To add insult to injury, the poor sales of THE DARKNESS RETURNS probably means his publisher won’t be willing to pay him $25,000 on his next book. (The average book advance in the US is $5,000… there are very few Stephen Kings and Tom Clancys earning seven-figure advances, and virtually none in the Christian market.)
Can you live on an average of $7,695/year? Not many people can, these days. That’s poverty-level.
Now, granted, if you have a successful book, the money can get a whole lot better… but few books sell really well. Most are, at best “mid-list” books that sell 10,000 copies or less.
So to suggest that Christian writers are rolling in money, sullying the Temple of the L-RD by selling God’s word, is just CLEARLY off the mark in just about every way possible.
Most writers, even successful ones, need day-jobs. Some are pastors; some are teachers or college faculty. Or whatever else they can make a living at. Very rare is the full-time writer. And most writers, even successful ones, donate a lot of free writing to various friends, causes, etc.
So the whole thrust of your post just demonstrates a lack of understanding of the reality of a writer’s life.

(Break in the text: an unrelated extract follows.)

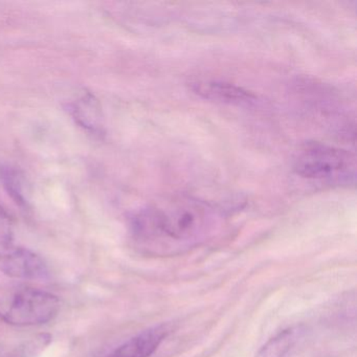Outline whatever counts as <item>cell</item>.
<instances>
[{"label":"cell","instance_id":"cell-4","mask_svg":"<svg viewBox=\"0 0 357 357\" xmlns=\"http://www.w3.org/2000/svg\"><path fill=\"white\" fill-rule=\"evenodd\" d=\"M0 271L13 279L43 280L49 275L43 259L26 248H16L0 257Z\"/></svg>","mask_w":357,"mask_h":357},{"label":"cell","instance_id":"cell-3","mask_svg":"<svg viewBox=\"0 0 357 357\" xmlns=\"http://www.w3.org/2000/svg\"><path fill=\"white\" fill-rule=\"evenodd\" d=\"M60 300L55 294L34 288L18 290L10 302L1 307L0 317L10 325L17 327L38 326L57 317Z\"/></svg>","mask_w":357,"mask_h":357},{"label":"cell","instance_id":"cell-6","mask_svg":"<svg viewBox=\"0 0 357 357\" xmlns=\"http://www.w3.org/2000/svg\"><path fill=\"white\" fill-rule=\"evenodd\" d=\"M167 326L150 328L114 349L107 357H150L168 335Z\"/></svg>","mask_w":357,"mask_h":357},{"label":"cell","instance_id":"cell-10","mask_svg":"<svg viewBox=\"0 0 357 357\" xmlns=\"http://www.w3.org/2000/svg\"><path fill=\"white\" fill-rule=\"evenodd\" d=\"M12 237H13V229H12L11 220L3 212V208H0V240H3L5 243H9L11 242Z\"/></svg>","mask_w":357,"mask_h":357},{"label":"cell","instance_id":"cell-9","mask_svg":"<svg viewBox=\"0 0 357 357\" xmlns=\"http://www.w3.org/2000/svg\"><path fill=\"white\" fill-rule=\"evenodd\" d=\"M1 177L8 192L11 194L16 202L20 204H24V183L20 173L8 167L1 170Z\"/></svg>","mask_w":357,"mask_h":357},{"label":"cell","instance_id":"cell-7","mask_svg":"<svg viewBox=\"0 0 357 357\" xmlns=\"http://www.w3.org/2000/svg\"><path fill=\"white\" fill-rule=\"evenodd\" d=\"M72 114L81 127L93 133H102V112L98 100L93 96H83L72 105Z\"/></svg>","mask_w":357,"mask_h":357},{"label":"cell","instance_id":"cell-8","mask_svg":"<svg viewBox=\"0 0 357 357\" xmlns=\"http://www.w3.org/2000/svg\"><path fill=\"white\" fill-rule=\"evenodd\" d=\"M296 340V332L294 329H285L273 336L255 357H284L294 347Z\"/></svg>","mask_w":357,"mask_h":357},{"label":"cell","instance_id":"cell-2","mask_svg":"<svg viewBox=\"0 0 357 357\" xmlns=\"http://www.w3.org/2000/svg\"><path fill=\"white\" fill-rule=\"evenodd\" d=\"M354 154L321 143H307L294 158V169L298 176L311 181H350L354 177Z\"/></svg>","mask_w":357,"mask_h":357},{"label":"cell","instance_id":"cell-1","mask_svg":"<svg viewBox=\"0 0 357 357\" xmlns=\"http://www.w3.org/2000/svg\"><path fill=\"white\" fill-rule=\"evenodd\" d=\"M225 217L208 202L187 195L162 198L130 218L132 237L156 256H175L197 248L222 229Z\"/></svg>","mask_w":357,"mask_h":357},{"label":"cell","instance_id":"cell-5","mask_svg":"<svg viewBox=\"0 0 357 357\" xmlns=\"http://www.w3.org/2000/svg\"><path fill=\"white\" fill-rule=\"evenodd\" d=\"M194 93L217 103L229 105H250L256 101V96L231 83L218 80H197L192 83Z\"/></svg>","mask_w":357,"mask_h":357}]
</instances>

If you have an issue with books being sold in your church’s resource center, that’s an issue to take to your church; but it’s hardly the writer’s fault. Instead of telling the writer he should work for free, perhaps talk to your church about purchasing these books as resources and giving them away for free; then see how long it takes before your church becomes financially insolvent.
Also, it should be noted that in my illustration above, at least Peretti didn’t have to share in Tyndale’s loss; they overprinted THE DARKNESS RETURNS by 30,000 copies… far more than the 20,000 they sold. For them, even publishing THE DARKNESS RETURNS was probably a net loss… Paper and ink and binding and shipping and marketing all have costs associated with them, remember… They’re even worse off than the writer, and you would pooh-pooh them for selling copies to anyone who orders them, even churches?
As near as I can discern from your post, your real issue is with churches that have a resource center… that’s a church issue, not a writer or even a publisher issue.